Instruction - Which of the lines below contain the word "objects"? Show each of those lines in full.
──────
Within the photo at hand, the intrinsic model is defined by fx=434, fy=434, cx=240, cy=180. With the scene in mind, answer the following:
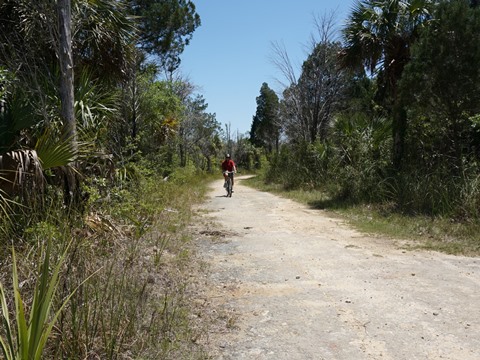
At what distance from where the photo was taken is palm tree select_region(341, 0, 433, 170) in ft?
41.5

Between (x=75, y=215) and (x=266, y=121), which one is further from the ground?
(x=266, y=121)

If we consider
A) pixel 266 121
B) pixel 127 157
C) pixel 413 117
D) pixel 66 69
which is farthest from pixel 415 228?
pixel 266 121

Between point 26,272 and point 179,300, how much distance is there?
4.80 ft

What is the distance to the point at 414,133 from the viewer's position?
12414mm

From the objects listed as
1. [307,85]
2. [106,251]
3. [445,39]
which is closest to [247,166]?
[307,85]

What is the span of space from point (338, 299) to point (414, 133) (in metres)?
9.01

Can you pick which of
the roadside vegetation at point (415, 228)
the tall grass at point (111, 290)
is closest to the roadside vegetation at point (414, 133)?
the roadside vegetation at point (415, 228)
──────
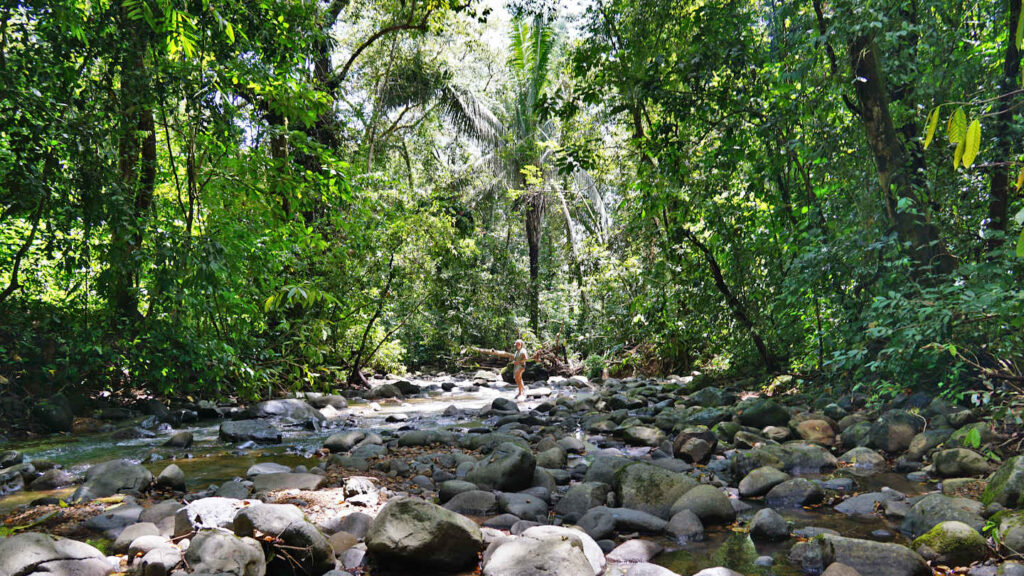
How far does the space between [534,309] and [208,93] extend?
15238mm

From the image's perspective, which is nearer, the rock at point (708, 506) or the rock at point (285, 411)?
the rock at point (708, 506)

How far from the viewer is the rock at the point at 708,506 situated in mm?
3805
──────
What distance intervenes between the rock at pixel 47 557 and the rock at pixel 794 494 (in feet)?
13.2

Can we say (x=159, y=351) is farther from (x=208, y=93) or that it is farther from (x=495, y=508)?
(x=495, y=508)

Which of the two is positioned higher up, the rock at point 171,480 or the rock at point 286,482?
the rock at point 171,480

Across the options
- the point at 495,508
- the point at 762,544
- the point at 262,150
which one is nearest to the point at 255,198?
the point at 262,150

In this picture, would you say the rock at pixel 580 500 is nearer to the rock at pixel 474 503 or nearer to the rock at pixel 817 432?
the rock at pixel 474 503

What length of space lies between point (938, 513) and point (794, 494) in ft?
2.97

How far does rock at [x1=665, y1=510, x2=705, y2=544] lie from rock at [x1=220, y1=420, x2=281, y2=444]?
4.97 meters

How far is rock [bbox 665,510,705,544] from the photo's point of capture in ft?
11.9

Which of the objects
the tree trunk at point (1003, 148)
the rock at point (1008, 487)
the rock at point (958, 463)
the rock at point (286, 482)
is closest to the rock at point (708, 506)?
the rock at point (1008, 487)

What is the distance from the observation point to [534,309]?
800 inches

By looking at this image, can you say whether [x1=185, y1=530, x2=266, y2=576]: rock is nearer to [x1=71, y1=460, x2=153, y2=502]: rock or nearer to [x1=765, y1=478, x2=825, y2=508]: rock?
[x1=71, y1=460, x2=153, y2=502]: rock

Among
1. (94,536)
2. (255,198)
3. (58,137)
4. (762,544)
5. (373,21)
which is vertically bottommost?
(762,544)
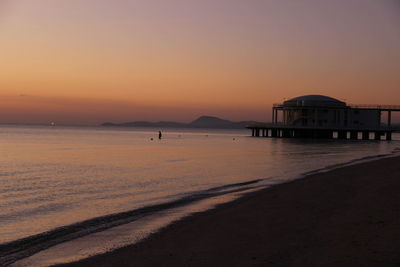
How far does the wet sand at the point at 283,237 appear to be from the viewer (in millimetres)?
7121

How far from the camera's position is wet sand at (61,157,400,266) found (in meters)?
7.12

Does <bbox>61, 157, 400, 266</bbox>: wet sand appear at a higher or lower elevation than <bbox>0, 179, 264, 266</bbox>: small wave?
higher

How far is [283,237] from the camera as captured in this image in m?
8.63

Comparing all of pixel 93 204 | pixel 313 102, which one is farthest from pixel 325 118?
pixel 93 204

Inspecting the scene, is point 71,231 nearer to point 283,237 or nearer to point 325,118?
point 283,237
──────
Finished exercise -
From the objects listed as
Which of the objects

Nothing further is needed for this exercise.